Vous semblez donc remettre en cause la légitimité de l’héritier désigné.
Je le conteste sans réserve. Les choses doivent se faire dans la clarté et avec le respect dû à la mémoire de notre père. Un testament, s’il existe, doit être lu en présence de tous les enfants. Ce n’est qu’à ce moment-là que nous pourrons reconnaître un successeur légitime. Ce qui s’est passé avec cette lecture téléphonique est une offense non seulement à notre père, mais aussi à chacun de nous, ses enfants. Comment pourrait-on accepter qu’un successeur soit désigné alors même que le corps de notre père n’était pas encore enterré ?
Vous craignez que tout cela n’entraîne un grand désordre.

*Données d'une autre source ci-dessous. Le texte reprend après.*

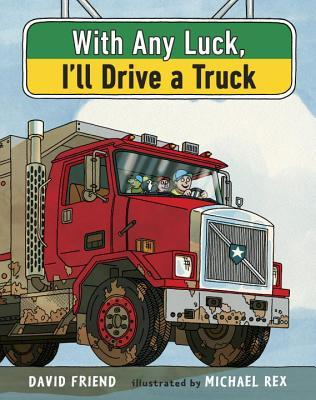 With Any Luck, I'll Drive a Truck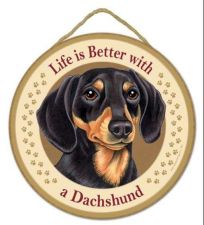 "Buy Life is Better with a Dachshund - 10"" Round Wood Plaque, Sign"
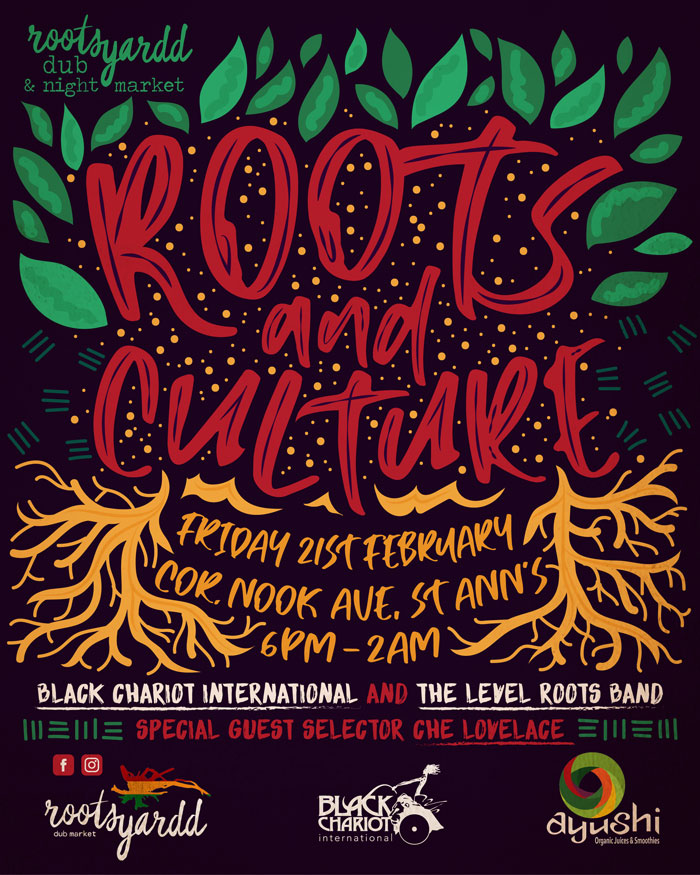 Rootsyardd Dub & Night Market - Roots & Culture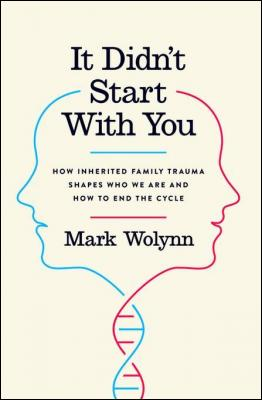 it-didn-start-with-you-how-inherited-family-trauma-shapes-who-we-are-and-how-to-end-the-cycle-by-mark-wolynn-1101980370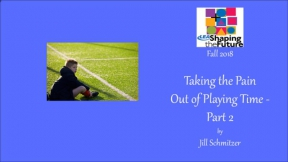 Taking the Pain Out of Playing Time - Part 2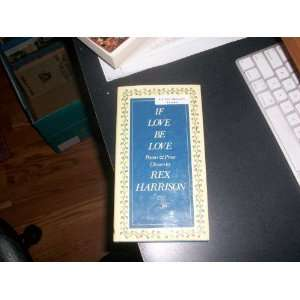If Love be Love (9780491026000): Sir Rex Harrison: Books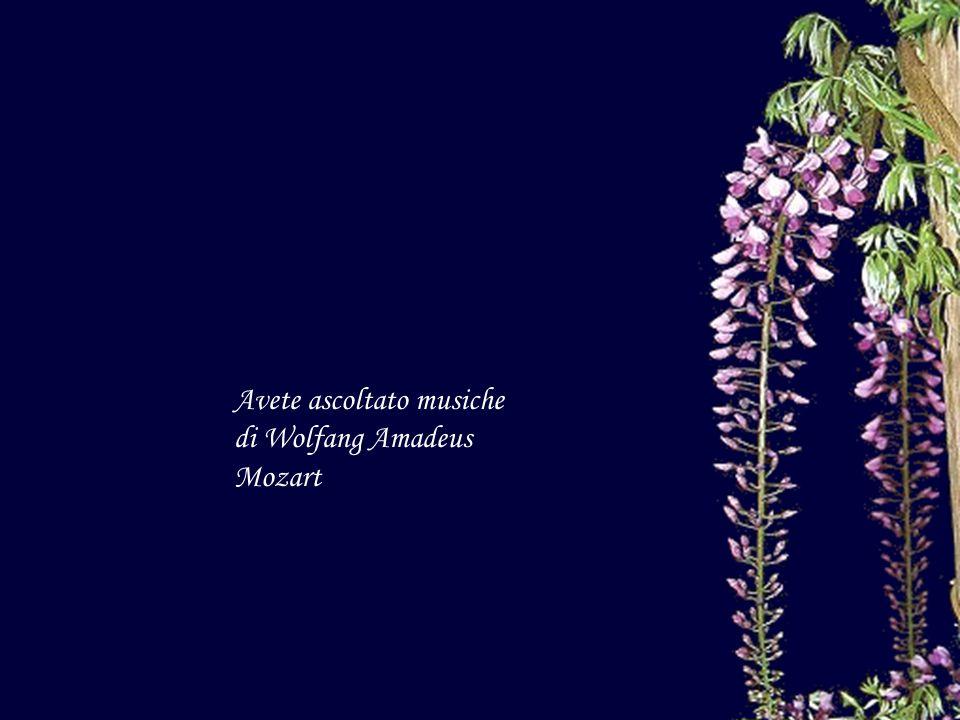 Avete ascoltato musiche di Wolfang Amadeus Mozart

Le désordre est déjà là. Mon seul objectif est de rétablir les volontés de mon père, de faire en sorte que sa mémoire soit honorée et que ses décisions soient respectées. Pour l’heure, il n’y a pas encore de successeur reconnu. Cela ne pourra être officialisé qu’après une lecture complète et transparente du testament, en présence de tous les enfants, et selon les coutumes familiales c’est-à-dire après les funérailles.
Un dernier mot ?
Je crois que c’est une affaire à suivre. Je vous inviterai, le moment venu, pour en discuter à nouveau. J’étais venu pour parler de mes entreprises, mais les émotions liées à la perte de mon père et aux troubles familiaux ont pris le dessus. Quoi qu’il en soit, sachez que mes affaires fonctionnent bien. Rya services est aujourd’hui un acteur central du fret aérien à Paris, et mes autres entreprises continuent de se développer.